Data supplied Block Start

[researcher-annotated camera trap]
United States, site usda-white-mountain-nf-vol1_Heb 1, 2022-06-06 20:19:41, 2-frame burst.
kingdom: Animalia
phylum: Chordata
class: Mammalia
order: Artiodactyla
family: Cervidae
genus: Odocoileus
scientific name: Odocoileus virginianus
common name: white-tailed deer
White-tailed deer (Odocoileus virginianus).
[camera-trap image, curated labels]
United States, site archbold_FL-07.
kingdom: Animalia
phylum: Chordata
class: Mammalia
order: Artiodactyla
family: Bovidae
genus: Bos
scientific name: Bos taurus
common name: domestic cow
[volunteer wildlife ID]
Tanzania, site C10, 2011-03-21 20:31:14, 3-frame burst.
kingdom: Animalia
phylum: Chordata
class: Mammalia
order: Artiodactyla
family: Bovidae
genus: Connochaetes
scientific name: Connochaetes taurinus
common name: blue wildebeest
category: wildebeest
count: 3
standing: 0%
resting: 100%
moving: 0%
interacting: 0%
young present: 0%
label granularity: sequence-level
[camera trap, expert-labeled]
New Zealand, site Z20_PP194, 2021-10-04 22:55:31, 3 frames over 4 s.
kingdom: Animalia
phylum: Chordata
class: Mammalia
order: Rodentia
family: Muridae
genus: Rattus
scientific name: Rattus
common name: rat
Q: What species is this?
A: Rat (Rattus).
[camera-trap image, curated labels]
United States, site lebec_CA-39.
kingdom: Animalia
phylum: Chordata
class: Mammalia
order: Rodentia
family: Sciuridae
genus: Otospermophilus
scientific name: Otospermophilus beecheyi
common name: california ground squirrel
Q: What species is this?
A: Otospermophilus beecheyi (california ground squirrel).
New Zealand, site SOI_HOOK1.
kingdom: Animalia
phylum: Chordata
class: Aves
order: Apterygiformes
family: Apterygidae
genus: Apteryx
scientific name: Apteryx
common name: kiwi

Data supplied Block End

Exercise details -
Every record above is to be written out exactly.

Solution to this exercise -
[researcher-annotated camera trap]
United States, site usda-white-mountain-nf-vol1_Heb 1, 2022-06-06 20:19:41, 2-frame burst.
kingdom: Animalia
phylum: Chordata
class: Mammalia
order: Artiodactyla
family: Cervidae
genus: Odocoileus
scientific name: Odocoileus virginianus
common name: white-tailed deer
White-tailed deer (Odocoileus virginianus).
[camera-trap image, curated labels]
United States, site archbold_FL-07.
kingdom: Animalia
phylum: Chordata
class: Mammalia
order: Artiodactyla
family: Bovidae
genus: Bos
scientific name: Bos taurus
common name: domestic cow
[volunteer wildlife ID]
Tanzania, site C10, 2011-03-21 20:31:14, 3-frame burst.
kingdom: Animalia
phylum: Chordata
class: Mammalia
order: Artiodactyla
family: Bovidae
genus: Connochaetes
scientific name: Connochaetes taurinus
common name: blue wildebeest
category: wildebeest
count: 3
standing: 0%
resting: 100%
moving: 0%
interacting: 0%
young present: 0%
label granularity: sequence-level
[camera trap, expert-labeled]
New Zealand, site Z20_PP194, 2021-10-04 22:55:31, 3 frames over 4 s.
kingdom: Animalia
phylum: Chordata
class: Mammalia
order: Rodentia
family: Muridae
genus: Rattus
scientific name: Rattus
common name: rat
Q: What species is this?
A: Rat (Rattus).
[camera-trap image, curated labels]
United States, site lebec_CA-39.
kingdom: Animalia
phylum: Chordata
class: Mammalia
order: Rodentia
family: Sciuridae
genus: Otospermophilus
scientific name: Otospermophilus beecheyi
common name: california ground squirrel
Q: What species is this?
A: Otospermophilus beecheyi (california ground squirrel).
New Zealand, site SOI_HOOK1.
kingdom: Animalia
phylum: Chordata
class: Aves
order: Apterygiformes
family: Apterygidae
genus: Apteryx
scientific name: Apteryx
common name: kiwi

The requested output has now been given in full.